(Image-text web data)
* * * *

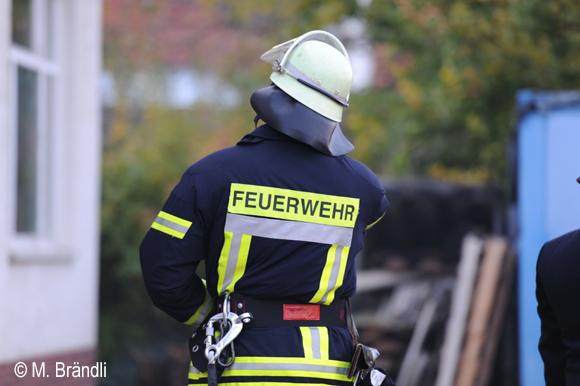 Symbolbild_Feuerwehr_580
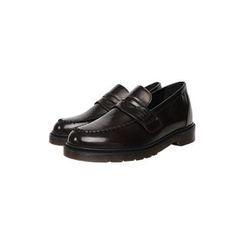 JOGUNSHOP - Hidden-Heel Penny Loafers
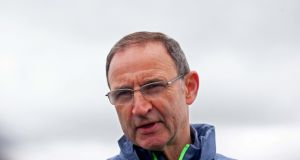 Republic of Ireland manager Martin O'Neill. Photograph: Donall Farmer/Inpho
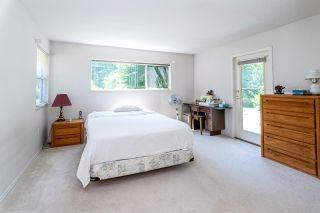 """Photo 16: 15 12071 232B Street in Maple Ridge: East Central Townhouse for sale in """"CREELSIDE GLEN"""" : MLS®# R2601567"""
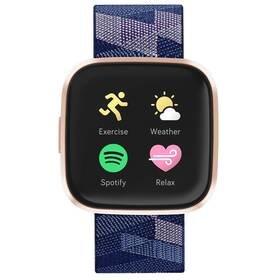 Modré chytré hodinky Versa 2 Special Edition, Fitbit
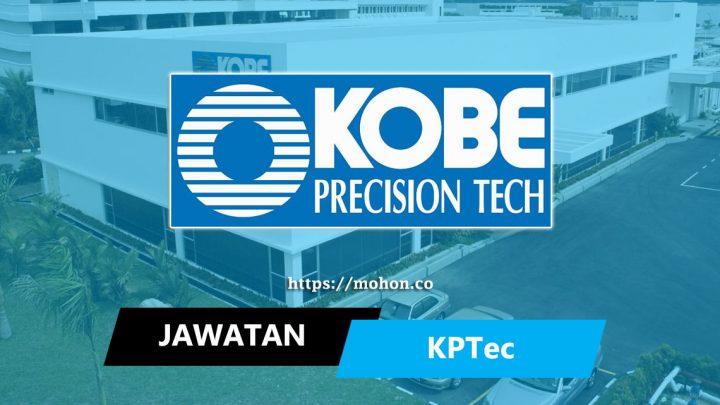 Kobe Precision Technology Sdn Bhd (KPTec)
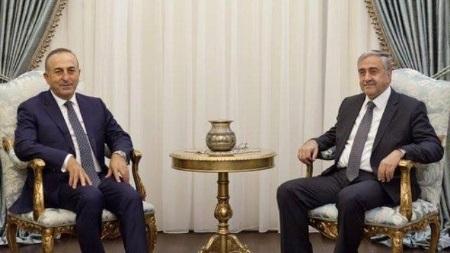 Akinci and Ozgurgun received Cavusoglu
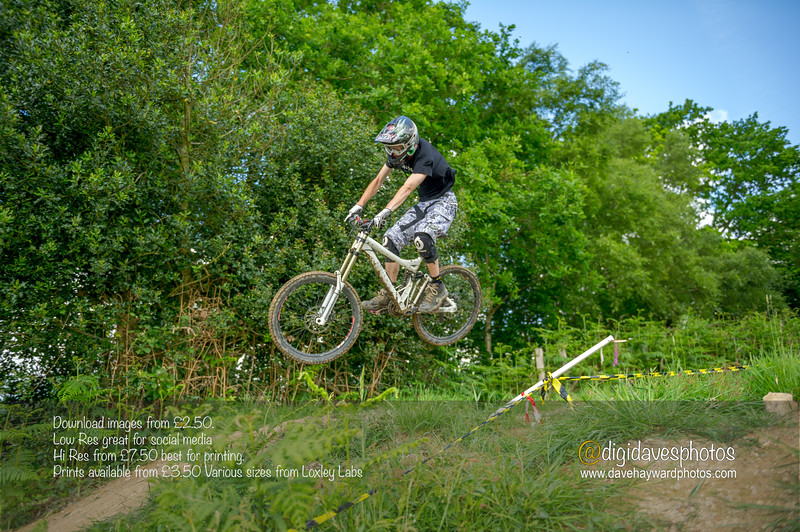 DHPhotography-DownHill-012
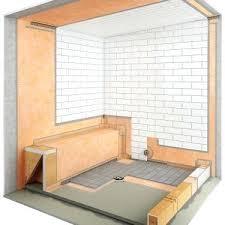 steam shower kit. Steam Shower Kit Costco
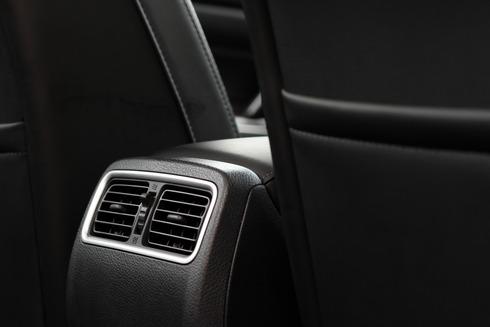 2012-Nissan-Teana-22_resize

* * * *

Could you reproduce exactly, and only, the lines from the start of the records through the line containing "Modré chytré hodinky", leaving out the pictures?

◆ Final answer:
 Symbolbild_Feuerwehr_580
 JOGUNSHOP - Hidden-Heel Penny Loafers
 Republic of Ireland manager Martin O'Neill. Photograph: Donall Farmer/Inpho
 """Photo 16: 15 12071 232B Street in Maple Ridge: East Central Townhouse for sale in """"CREELSIDE GLEN"""" : MLS®# R2601567"""
 Modré chytré hodinky Versa 2 Special Edition, Fitbit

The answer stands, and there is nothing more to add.